Catholic charity appeal dismissed
A Catholic charity which wants exemption from equality laws which would force it to provide its adoption services to gay couples has had its latest appeal rejected.
Catholic Care, which is based in the Diocese of Leeds, has spent more than two years arguing it will have to give up its work finding homes for children if it has to comply with recent equality regulations which prohibit discrimination against same-sex couples wanting to adopt.
The complex legal debate ended up in the High Court last year before it was referred back to the Charity Commission which again refused to back Catholic Care's stance.
A tribunal dismissed the charity's appeal, supporting the Charity Commission's ruling. In its decision, the tribunal acknowledged there would be "a loss to society if the charity's skilled staff were no longer engaged in the task of preparing potential adopters to offer families to children awaiting an adoption placement".

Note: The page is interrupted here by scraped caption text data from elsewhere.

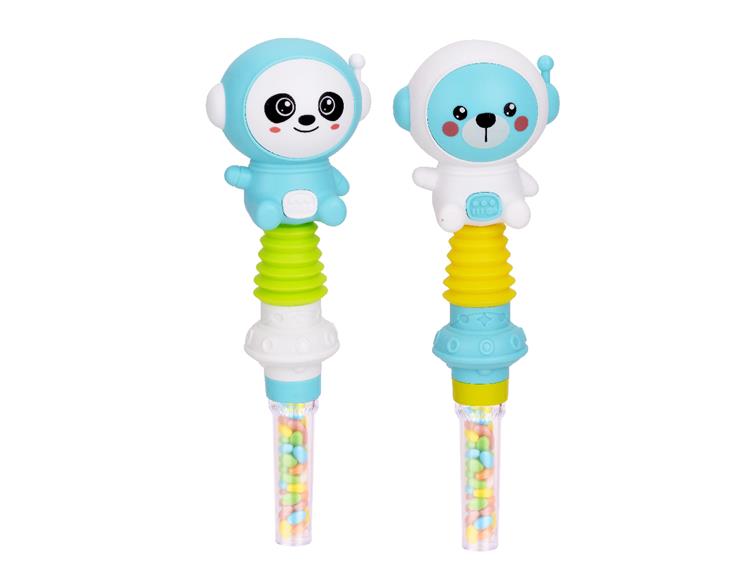 太空人摇哨 107860N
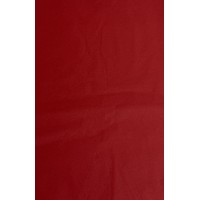 Hartie matase 38 coli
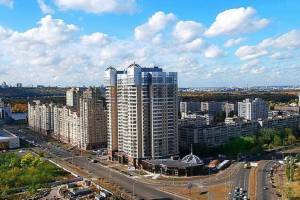 Квартира W-7361141, Никольско-Слободская, 1а, Киев - Фото 12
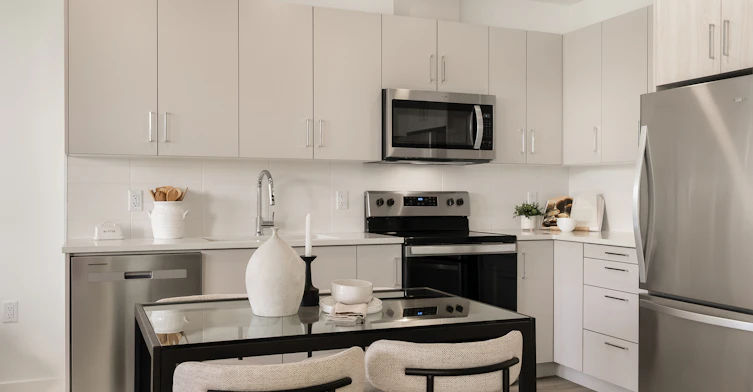 2762 Lonsdale Avenue, North Vancouver, BC, V7N 3J1 - 10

But the panel said it had to balance the risk of closure of the charity's adoption service - which it said was "by no means certain" - against the "detriment to same-sex couples and the detriment to society generally of permitting the discrimination proposed". The ruling dismissed an appeal by Catholic Care against the decision of the Charity Commission to refuse its consent to a "change of charitable objects".
The charity argued that its stance attracted potential adopters who did not approach other agencies. It told the tribunal that same-sex couples could get adoption services from local authorities and other voluntary agencies and said failure to secure the exemption would hit the voluntary donations which keep it afloat.
But the tribunal found that adoption is a public service, funded in part by local authorities, so does not have the same exemptions under the Equality Act 2010 as those which cover private religious worship.
Responding to the ruling, Bishop of Leeds Arthur Roche said: "Catholic Care is very disappointed with this ruling. The trustees are considering their position and whether or not to appeal. It is unfortunate that those who will suffer as a consequence of this ruling will be the most vulnerable children for whom Catholic Care has provided an excellent service for many years.
"It is an important point of principle that the charity should be able to prepare potential adoptive parents, a service recognised for its excellence by the local authorities who are responsible for placing children, according to the tenets of the Catholic faith."
Deputy chief executive of gay equality charity Stonewall, Laura Doughty, said: "There should be no question of anyone engaged in delivering any kind of public or publicly funded service being allowed to pick and choose their service users on the basis of individual prejudice. This ruling makes the law in this area crystal clear."